• _About this task_: Could you retype the whole listing, word for word?

BEGIN Data extract

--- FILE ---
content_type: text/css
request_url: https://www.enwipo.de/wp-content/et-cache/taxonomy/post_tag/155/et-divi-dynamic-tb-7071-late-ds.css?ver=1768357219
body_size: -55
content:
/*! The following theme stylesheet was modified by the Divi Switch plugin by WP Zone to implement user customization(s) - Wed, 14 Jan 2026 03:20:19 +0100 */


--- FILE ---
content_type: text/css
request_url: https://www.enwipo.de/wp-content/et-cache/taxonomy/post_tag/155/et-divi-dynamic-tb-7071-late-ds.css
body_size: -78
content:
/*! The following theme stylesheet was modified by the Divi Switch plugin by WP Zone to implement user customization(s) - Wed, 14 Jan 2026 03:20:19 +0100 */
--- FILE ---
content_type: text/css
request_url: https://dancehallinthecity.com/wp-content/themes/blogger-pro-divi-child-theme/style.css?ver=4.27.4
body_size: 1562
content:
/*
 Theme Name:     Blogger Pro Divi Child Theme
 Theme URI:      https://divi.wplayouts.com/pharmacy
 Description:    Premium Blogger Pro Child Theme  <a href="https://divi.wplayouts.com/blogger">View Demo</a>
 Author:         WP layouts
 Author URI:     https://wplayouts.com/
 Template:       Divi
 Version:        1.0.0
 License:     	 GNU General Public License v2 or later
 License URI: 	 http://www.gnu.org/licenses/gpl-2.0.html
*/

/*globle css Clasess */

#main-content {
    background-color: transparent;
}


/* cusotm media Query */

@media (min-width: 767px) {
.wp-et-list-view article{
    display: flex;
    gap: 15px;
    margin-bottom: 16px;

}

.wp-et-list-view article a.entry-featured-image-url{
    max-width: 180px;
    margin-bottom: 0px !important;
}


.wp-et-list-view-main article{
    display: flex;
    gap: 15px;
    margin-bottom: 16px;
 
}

END Data extract

• _Task result_:
--- FILE ---
content_type: text/css
request_url: https://www.enwipo.de/wp-content/et-cache/taxonomy/post_tag/155/et-divi-dynamic-tb-7071-late-ds.css?ver=1768357219
body_size: -55
content:
/*! The following theme stylesheet was modified by the Divi Switch plugin by WP Zone to implement user customization(s) - Wed, 14 Jan 2026 03:20:19 +0100 */


--- FILE ---
content_type: text/css
request_url: https://www.enwipo.de/wp-content/et-cache/taxonomy/post_tag/155/et-divi-dynamic-tb-7071-late-ds.css
body_size: -78
content:
/*! The following theme stylesheet was modified by the Divi Switch plugin by WP Zone to implement user customization(s) - Wed, 14 Jan 2026 03:20:19 +0100 */
--- FILE ---
content_type: text/css
request_url: https://dancehallinthecity.com/wp-content/themes/blogger-pro-divi-child-theme/style.css?ver=4.27.4
body_size: 1562
content:
/*
 Theme Name:     Blogger Pro Divi Child Theme
 Theme URI:      https://divi.wplayouts.com/pharmacy
 Description:    Premium Blogger Pro Child Theme  <a href="https://divi.wplayouts.com/blogger">View Demo</a>
 Author:         WP layouts
 Author URI:     https://wplayouts.com/
 Template:       Divi
 Version:        1.0.0
 License:     	 GNU General Public License v2 or later
 License URI: 	 http://www.gnu.org/licenses/gpl-2.0.html
*/

/*globle css Clasess */

#main-content {
    background-color: transparent;
}


/* cusotm media Query */

@media (min-width: 767px) {
.wp-et-list-view article{
    display: flex;
    gap: 15px;
    margin-bottom: 16px;

}

.wp-et-list-view article a.entry-featured-image-url{
    max-width: 180px;
    margin-bottom: 0px !important;
}


.wp-et-list-view-main article{
    display: flex;
    gap: 15px;
    margin-bottom: 16px;
 
}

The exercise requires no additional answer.